◆ **CHALLENGE 1**
In the post on executing juvenile murderers, how many juvenile offenders does Amnesty International say Iranian authorities executed in 2008?
◆ **CHALLENGE 2**
Using the post on executing juvenile murderers, explain why the writer calls executing someone for rape foolhardy.
◆ **CHALLENGE 3**
Write what follows the last sentence of the post on executing juvenile murderers.

◆ **SELECTION**
..........

Thursday 13 August 2009

Executing juvenile murderers: Is it just?

In the early 1970s while I was studying criminology at the University of Toronto, I spent one of the four years I was there studying abnormal psychology. This doesn't make an expert but after working as a counsellor with young offenders for several years in correctional facilities, I have some idea of what makes them commit crimes.

Amnesty International said that Iranian authorities executed at least eight juvenile offenders in 2008. Iran was the only country in the world in which juvenile offenders were known to have been executed that year. The Office of the U.N. High Commissioner for Human Rights accused the government of Iran of violating international law by executing juveniles. These executions are obviously to be in a clear violation of international law, which prohibits the death penalty for juvenile offenders.

Iran's legal obligation not to impose the death penalty for juveniles was assumed voluntarily when it ratified the International Covenant on Civil and Political Rights and the Convention on the Rights of the Child, both of which prohibit the death penalty for crimes committed by people below the age of 18.

Iran is one of very few countries in the world that still executes juveniles. Most countries have abolished the death penalty for young offenders or have put a moratorium on this practice.

Juveniles in Iran face the death penalty for murder, rape and drug trafficking. I would be remiss if I didn’t say that executing someone for committing rape is foolhardy. If a rapist is going to be executed for rape, he might think he has a better chance of getting away with the crime by killing his only witness to the crime, the witness being his rape victim since the penalty for both is death.

Two of the eight executed in 2008 were Reza Hedjazi who was believed to have been executed on August 19, and Behnam Zaare a week later on August 26. Apparently these youths are reported to have been 15 and 16 years old when they committed their crimes.

Besides Iran, the United States, China, Congo and Pakistan have put juvenile offenders to death this decade, according to Human Rights Watch however, in 2004, the Supreme Court of the United States (in Roper v. Simmons) banned the practice of executing offenders who were under the age of 18 when they committed their crimes.

..........

◆ **DATA EXTRACT**
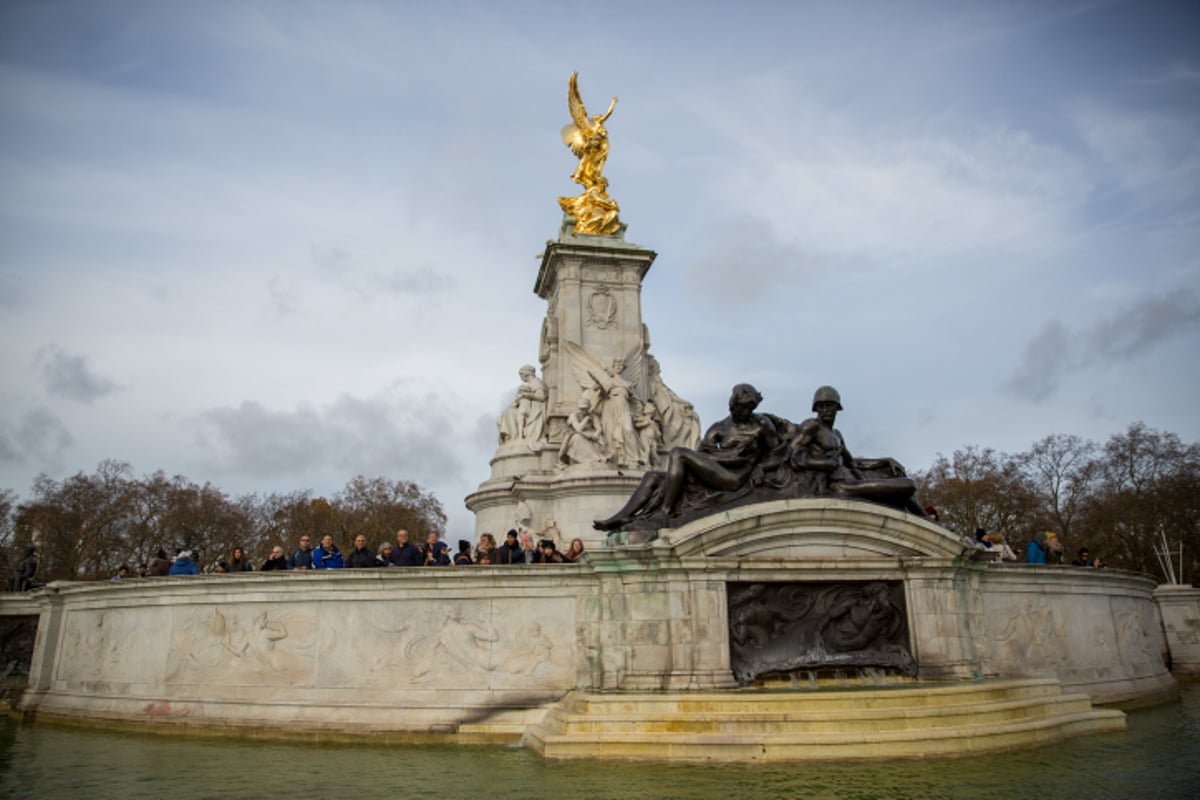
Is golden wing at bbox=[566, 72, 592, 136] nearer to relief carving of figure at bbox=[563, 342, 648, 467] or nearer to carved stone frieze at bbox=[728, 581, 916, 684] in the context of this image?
relief carving of figure at bbox=[563, 342, 648, 467]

..........

◆ **EXERCISE RESPONSE 1**
At least eight.

◆ **EXERCISE RESPONSE 2**
If rape carries the death penalty, a rapist might think killing the victim, the only witness, gives him a better chance of escaping punishment, since the penalty for rape and murder would be the same: death.

◆ **EXERCISE RESPONSE 3**
Juvenile offenders executed in the United States consists of 22 young people who were executed for criminal offenses for which they were convicted while they were still under the age of 18. Those executions occurred after the 1976 U.S. moratorium on capital punishment was lifted. The youngest person to be executed in the 20th century in the United States was a convicted murderer, a black boy named George Stinney. He was executed in the electric chair at the age of fourteen, in 1944. The last execution of a juvenile in the United States was convicted murderer, Leonard Shockley, who was executed on April 10, 1959 at the age of 17. Sean Sellers, was executed on February 4, 1999 in Oklahoma, because when he was 16, he murdered his mother, step-father, and a store clerk. Scott Allen Hain on the 3rd of April 2003 was the last person executed in the United States for crimes committed by the offender as a minor. Hain was put to death by Oklahoma for a double murder and kidnapping he committed when he was 17 years old. Hain and Robert Lambert carjacked an automobile in Tulsa that was occupied by Michael Houghton and Laura Sanders. Hain and Lambert eventually stopped the car, robbed Houghton and Sanders, and placed them in the trunk of the car. Hain set fire to the car, which resulted in Houghton and Sander burning to death.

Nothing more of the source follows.